■ **TASK**:
Reproduce word for word the section of the travel text below that begins with "Chiang Mai is" and ends with "low-rise…..albeit somewhat decaying.".

■ **EXTRACT TO READ**:
((
After four days thus far at this lovely wee home, we’re feeling quite well-oriented, especially after having gotten hopelessly lost only once…..so lost in fact, that we had to get a tuk-tuk to bring us home, which although it looked pretty funny, Scott swears he’ll not ever get in another…..
Walking, I find, is a great way to get my bearings….I especially like alleys and lanes, there’s nothing quite like them for getting the feel of a neighbourhood…..

Chiang Mai is spoilt for choice as far as temples go. You can barely walk a block before another gleaming gold stupa appears, which of course is lovely…..but does make me wonder who funds all that gold leaf…..


And tonight, for something completely different, Muay Thai is on the agenda!

Penang. 2017

We arrived in Penang at the perfect time!

Flying in was reminiscent of  the sky-line of Hong Kong with towering concrete high-rises….with a burgeoning population and limited space, the only way to go is up…..But once in the UNESCO World Hertitage part of Georgetown and environs, the buildings are cute, old and decidedly low-rise…..albeit somewhat decaying.


Our visit was during the month-long Geaorgetown Festival and days before the 60th anniversary of Malaysia’s independence. The arts scene is alive and well in this thriving multicultural island one of two bridges off the mainland…..and the street food is legendary! There were movies, docos, exhibitions, for the most part free, or at minimal cost, and every night or two individual street festivals.


The two of these we managed were the ‘Love Lane Music Fest’ and the Street Food Festival 2017….Both of these were superbly organised, well managed and supported, and great fun! The music was all provided by local bands…… everything from Motörhead to Led Zeppelin and Kris Kristofferson. Free entry, street closed to traffic, all the bars filling the lane with seating, tables and service. It was a fantastic evening! The food was incredible….local, fresh and delicious….the only trouble was not having enough tummy-space to try it all!!

Penang’s street art is also world-renowned. I’d seen pictures of ‘Children on a bike’ at different times but only recently found out the origin of this compelling art-work.  This and the others are reason enough to visit Penang!
))
■ **SOURCE MATERIAL**:
((
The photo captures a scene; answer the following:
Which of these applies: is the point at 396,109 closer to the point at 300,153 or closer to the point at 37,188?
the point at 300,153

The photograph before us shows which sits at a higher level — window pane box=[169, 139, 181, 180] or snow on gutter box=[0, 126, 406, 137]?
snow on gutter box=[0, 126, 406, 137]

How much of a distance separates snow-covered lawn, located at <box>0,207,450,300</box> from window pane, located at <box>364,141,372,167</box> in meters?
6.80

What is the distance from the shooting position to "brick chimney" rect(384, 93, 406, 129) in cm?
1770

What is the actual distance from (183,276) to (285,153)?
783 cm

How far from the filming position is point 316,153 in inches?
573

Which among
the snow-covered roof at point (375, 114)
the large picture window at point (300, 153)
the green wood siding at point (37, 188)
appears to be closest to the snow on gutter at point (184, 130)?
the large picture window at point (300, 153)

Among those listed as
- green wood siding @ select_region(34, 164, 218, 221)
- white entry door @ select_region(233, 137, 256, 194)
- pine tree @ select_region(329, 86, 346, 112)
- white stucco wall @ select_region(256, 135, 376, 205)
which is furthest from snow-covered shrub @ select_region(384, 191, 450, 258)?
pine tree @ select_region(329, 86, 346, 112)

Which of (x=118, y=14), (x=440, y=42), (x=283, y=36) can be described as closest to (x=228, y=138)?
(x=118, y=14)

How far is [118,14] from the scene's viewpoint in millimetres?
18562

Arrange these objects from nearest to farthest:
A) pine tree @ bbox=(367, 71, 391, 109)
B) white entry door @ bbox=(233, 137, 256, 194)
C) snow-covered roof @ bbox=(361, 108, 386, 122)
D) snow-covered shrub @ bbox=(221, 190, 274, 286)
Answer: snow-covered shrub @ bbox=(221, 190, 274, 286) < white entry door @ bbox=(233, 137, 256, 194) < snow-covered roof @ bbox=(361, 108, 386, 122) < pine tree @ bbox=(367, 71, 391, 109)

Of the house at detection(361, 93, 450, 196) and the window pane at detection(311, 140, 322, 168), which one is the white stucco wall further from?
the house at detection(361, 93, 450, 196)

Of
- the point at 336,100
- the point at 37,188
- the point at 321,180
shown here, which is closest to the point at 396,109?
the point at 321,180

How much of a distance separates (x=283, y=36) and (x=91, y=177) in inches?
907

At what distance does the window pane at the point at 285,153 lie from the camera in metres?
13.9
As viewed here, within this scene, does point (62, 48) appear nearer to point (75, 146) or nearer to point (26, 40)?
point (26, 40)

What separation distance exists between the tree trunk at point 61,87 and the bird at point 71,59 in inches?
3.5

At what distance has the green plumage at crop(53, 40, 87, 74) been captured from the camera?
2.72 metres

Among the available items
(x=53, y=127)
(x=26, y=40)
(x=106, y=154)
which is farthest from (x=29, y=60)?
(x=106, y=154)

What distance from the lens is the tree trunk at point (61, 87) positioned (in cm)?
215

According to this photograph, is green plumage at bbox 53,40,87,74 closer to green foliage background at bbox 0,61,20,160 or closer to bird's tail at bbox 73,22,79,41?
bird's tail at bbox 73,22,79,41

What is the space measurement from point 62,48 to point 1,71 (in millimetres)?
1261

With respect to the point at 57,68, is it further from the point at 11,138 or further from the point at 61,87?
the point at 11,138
))
■ **ANSWER SECTION**:
Chiang Mai is spoilt for choice as far as temples go. You can barely walk a block before another gleaming gold stupa appears, which of course is lovely…..but does make me wonder who funds all that gold leaf…..


And tonight, for something completely different, Muay Thai is on the agenda!

Penang. 2017

We arrived in Penang at the perfect time!

Flying in was reminiscent of  the sky-line of Hong Kong with towering concrete high-rises….with a burgeoning population and limited space, the only way to go is up…..But once in the UNESCO World Hertitage part of Georgetown and environs, the buildings are cute, old and decidedly low-rise…..albeit somewhat decaying.